PMCID: PMC4909247  PMID: 27303900

A solute-binding protein from Pfam13407 was found to be specific for d-glucosamine/d-galactosamine by differential scanning fluorimetry and X-ray crystallography.

Keywords: solute-binding protein, differential scanning fluorimetry, Thermofluor, Agrobacterium vitis, Avi_5305, Pfam13407

Abstract

The uptake of exogenous solutes by prokaryotes is mediated by transport systems embedded in the plasma membrane. In many cases, a solute-binding protein (SBP) is utilized to bind ligands with high affinity and deliver them to the membrane-bound components responsible for translocation into the cytoplasm. In the present study, Avi_5305, an Agrobacterium vitis SBP belonging to Pfam13407, was screened by differential scanning fluorimetry (DSF) and found to be stabilized by d-glucosamine and d-galactosamine. Avi_5305 is the first protein from Pfam13407 shown to be specific for amino sugars, and co-crystallization resulted in structures of Avi_5305 bound to d-glucosamine and d-galactosamine. Typical of Pfam13407, Avi_5305 consists of two α/β domains linked through a hinge region, with the ligand-binding site located in a cleft between the two domains. Comparisons with Escherichia coli ribose-binding protein suggest that a cation–π interaction with Tyr168 provides the specificity for d-glucosamine/d-galactosamine over d-glucose/d-galactose.

1. Introduction  

The great success of genome-sequencing projects has resulted in an enormous number of protein sequences for which functional annotations have been assigned on a computational basis (i.e. sequence similarity), resulting in a large proportion of sequences that are either mis-annotated or under-annotated (Gerlt et al., 2011). To address this challenge, new strategies are needed to elucidate individual enzyme activities and to define in vivo functions and new metabolic pathways. The first reactant in a metabolic pathway is often a solute in the extracellular milieu that is moved into the cytoplasm by a high-affinity transport system. The identification of this first reactant can provide a significant insight into the function of co-regulated and/or co-localized genes. In many transport systems, a soluble periplasmic or membrane-bound solute-binding protein (SBP) is utilized to bind and deliver their cognate ligands to membrane-bound translocator subunits. Recent work has demonstrated that differential scanning fluorimetry screening against focused metabolite libraries is an effective approach for identifying SBP ligands, resulting in functional annotation of transporters and their associated metabolic pathways (Vetting et al., 2015; Huang et al., 2015; Wichelecki et al., 2015).
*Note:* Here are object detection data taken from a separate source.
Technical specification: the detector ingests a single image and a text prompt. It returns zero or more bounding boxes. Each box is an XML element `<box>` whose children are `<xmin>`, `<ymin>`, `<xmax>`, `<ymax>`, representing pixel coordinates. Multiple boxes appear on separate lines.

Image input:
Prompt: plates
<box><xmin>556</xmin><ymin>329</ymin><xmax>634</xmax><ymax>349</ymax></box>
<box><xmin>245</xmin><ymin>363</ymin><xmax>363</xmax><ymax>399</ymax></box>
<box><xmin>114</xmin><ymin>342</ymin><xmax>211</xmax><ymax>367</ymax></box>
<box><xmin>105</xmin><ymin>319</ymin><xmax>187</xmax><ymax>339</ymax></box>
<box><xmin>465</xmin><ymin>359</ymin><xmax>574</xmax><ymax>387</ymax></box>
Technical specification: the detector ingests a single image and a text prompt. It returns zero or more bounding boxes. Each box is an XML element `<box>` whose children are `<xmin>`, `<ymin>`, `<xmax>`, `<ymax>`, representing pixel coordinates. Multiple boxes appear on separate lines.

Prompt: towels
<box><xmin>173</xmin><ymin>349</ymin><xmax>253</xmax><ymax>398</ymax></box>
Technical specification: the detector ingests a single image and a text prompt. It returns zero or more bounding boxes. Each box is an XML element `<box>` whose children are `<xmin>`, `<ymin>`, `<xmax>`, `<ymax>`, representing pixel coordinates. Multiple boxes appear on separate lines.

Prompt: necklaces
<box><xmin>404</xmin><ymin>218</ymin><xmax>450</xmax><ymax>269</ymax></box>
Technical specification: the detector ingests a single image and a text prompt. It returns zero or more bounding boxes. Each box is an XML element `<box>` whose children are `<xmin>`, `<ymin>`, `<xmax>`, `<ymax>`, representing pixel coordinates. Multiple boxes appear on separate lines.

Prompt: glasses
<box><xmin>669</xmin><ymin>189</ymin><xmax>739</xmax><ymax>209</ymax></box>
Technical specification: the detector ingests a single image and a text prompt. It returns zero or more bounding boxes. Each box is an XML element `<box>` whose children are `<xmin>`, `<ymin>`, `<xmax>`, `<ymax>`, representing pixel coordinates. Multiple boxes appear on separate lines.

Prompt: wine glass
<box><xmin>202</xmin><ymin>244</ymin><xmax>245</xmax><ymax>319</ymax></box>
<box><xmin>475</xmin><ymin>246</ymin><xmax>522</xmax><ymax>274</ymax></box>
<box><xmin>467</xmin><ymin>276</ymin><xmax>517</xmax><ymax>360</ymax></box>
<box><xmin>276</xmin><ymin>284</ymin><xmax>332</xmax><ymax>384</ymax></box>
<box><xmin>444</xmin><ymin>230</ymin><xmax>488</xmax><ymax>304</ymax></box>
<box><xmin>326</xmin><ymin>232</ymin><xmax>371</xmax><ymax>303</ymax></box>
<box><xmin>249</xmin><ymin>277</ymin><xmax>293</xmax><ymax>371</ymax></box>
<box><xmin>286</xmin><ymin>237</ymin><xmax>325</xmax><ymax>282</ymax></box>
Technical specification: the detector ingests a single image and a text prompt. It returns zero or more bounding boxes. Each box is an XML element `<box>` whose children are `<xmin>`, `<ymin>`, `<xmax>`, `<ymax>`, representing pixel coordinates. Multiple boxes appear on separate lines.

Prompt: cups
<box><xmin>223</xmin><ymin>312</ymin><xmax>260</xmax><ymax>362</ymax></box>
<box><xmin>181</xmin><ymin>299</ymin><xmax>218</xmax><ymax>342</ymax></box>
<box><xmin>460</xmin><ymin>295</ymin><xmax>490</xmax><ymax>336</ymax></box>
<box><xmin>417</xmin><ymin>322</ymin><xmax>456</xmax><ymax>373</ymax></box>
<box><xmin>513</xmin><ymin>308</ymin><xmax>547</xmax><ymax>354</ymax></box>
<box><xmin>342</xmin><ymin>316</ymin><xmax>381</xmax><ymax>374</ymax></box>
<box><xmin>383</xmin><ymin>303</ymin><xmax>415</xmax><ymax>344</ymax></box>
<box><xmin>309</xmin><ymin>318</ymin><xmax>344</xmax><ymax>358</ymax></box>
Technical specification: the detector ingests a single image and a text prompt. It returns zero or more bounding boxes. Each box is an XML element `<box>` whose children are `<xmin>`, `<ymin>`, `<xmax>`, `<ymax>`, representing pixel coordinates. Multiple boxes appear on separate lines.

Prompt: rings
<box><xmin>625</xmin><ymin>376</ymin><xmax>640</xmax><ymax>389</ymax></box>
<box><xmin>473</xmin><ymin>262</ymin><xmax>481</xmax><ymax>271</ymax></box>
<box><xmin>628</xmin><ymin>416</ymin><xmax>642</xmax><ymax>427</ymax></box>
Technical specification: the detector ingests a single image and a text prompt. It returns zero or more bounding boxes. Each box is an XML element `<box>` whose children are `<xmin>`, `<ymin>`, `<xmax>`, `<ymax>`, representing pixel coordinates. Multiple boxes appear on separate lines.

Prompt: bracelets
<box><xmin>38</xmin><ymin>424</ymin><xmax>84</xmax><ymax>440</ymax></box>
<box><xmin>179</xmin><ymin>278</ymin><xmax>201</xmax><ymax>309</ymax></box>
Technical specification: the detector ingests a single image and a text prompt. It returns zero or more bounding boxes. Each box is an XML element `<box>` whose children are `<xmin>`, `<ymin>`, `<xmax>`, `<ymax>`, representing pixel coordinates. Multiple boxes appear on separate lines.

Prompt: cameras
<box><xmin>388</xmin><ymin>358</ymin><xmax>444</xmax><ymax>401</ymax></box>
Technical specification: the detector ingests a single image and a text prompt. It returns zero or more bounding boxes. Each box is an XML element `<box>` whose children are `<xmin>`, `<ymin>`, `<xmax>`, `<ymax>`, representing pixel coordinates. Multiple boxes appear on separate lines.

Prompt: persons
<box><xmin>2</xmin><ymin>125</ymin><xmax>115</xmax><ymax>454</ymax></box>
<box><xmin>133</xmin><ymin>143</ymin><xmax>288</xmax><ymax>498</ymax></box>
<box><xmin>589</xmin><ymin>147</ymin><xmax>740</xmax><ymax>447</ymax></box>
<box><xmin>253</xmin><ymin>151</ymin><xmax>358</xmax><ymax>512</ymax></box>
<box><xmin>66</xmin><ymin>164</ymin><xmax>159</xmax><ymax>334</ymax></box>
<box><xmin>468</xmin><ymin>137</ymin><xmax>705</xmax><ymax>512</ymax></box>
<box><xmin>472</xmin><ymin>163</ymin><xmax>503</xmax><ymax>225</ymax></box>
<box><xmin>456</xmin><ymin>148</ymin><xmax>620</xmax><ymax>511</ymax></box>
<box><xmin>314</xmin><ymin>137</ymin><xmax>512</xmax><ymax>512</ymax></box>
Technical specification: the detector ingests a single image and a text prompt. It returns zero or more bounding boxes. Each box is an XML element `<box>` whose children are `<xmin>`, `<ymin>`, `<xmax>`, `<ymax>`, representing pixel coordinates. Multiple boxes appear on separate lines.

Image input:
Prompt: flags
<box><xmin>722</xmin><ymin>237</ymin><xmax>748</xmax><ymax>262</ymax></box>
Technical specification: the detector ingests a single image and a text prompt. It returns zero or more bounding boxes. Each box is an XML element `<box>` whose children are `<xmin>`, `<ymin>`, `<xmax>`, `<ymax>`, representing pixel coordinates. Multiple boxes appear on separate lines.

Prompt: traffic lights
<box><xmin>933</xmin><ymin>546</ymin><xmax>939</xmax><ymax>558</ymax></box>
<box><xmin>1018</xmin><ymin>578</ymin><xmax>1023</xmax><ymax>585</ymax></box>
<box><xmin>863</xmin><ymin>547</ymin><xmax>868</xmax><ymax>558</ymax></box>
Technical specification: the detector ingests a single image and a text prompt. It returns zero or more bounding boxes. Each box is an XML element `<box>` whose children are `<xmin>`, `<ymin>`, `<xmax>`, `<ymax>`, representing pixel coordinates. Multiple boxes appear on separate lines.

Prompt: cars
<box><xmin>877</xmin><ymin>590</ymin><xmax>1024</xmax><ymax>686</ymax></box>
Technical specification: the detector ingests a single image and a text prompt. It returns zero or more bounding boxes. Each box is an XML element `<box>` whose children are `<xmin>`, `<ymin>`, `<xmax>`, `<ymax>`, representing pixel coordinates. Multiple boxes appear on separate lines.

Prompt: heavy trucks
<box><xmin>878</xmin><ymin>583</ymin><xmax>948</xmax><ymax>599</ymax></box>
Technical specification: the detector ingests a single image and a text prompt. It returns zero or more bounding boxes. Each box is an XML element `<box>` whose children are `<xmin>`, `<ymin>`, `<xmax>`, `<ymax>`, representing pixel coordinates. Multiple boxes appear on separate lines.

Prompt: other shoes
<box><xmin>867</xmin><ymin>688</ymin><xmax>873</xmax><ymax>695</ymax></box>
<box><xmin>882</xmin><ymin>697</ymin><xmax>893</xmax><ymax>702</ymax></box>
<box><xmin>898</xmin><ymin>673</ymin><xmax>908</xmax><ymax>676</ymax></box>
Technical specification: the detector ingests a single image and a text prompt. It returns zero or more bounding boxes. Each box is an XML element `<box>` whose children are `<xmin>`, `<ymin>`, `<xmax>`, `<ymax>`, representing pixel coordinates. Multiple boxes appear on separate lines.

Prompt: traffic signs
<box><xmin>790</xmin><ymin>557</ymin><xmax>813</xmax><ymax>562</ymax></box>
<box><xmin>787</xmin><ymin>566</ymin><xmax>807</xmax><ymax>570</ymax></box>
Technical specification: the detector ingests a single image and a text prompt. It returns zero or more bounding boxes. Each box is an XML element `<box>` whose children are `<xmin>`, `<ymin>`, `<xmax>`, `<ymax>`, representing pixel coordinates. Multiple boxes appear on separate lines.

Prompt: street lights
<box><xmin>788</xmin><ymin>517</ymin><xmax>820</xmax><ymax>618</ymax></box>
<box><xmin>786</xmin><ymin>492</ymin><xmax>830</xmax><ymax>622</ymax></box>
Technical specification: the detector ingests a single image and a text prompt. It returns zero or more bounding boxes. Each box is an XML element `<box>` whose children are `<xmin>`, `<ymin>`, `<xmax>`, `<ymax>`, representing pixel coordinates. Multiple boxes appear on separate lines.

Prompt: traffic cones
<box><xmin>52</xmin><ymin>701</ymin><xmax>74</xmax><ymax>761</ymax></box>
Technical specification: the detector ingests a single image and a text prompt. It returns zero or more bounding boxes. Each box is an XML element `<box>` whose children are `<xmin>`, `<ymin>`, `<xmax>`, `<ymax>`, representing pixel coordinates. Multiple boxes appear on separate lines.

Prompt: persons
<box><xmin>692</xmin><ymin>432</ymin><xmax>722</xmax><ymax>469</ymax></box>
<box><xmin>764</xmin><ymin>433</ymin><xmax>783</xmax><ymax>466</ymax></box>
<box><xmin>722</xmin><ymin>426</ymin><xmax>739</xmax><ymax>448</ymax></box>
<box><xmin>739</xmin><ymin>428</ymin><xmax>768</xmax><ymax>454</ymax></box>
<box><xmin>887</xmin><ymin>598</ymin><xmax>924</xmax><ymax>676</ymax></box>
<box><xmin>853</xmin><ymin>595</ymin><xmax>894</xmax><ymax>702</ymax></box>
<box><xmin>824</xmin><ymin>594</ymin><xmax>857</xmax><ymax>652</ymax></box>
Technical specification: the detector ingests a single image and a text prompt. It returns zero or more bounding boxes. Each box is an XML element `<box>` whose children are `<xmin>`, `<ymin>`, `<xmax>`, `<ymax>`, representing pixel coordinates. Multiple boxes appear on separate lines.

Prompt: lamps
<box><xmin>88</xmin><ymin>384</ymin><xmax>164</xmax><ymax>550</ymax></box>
ATP-binding cassette (ABC) transporters, a large class of solute transporters, are typically composed of two nucleotide-binding domains, two transmembrane domains and an SBP, with solute transport being coupled to ATP hydrolysis (Locher, 2009; Berntsson et al., 2010; Oldham et al., 2008). Avi_5305, an example of an ABC transporter-associated SBP from the plant pathogen Agrobacterium vitis S4, belongs to Pfam family Pfam13407, the members of which typically bind monosaccharides such as ribose, galactose and arabinose (http://pfam.xfam.org/family/PF13407; Finn et al., 2016). As the causative agent of crown gall in the trunks of grapevines, A. vitis reduces crop yields by decreasing vine strength and growth (Burr & Otten, 1999; Schroth, 1988). Given the evidence that carbohydrate accumulation and degradation are associated with pathogenicity and the production of crown-gall tumors (Conner et al., 1937; Aloni & Ullrich, 2008; Shimoda et al., 1990; Hodgson et al., 1945), studies of sugar transport in A. vitis might provide new agricultural opportunities.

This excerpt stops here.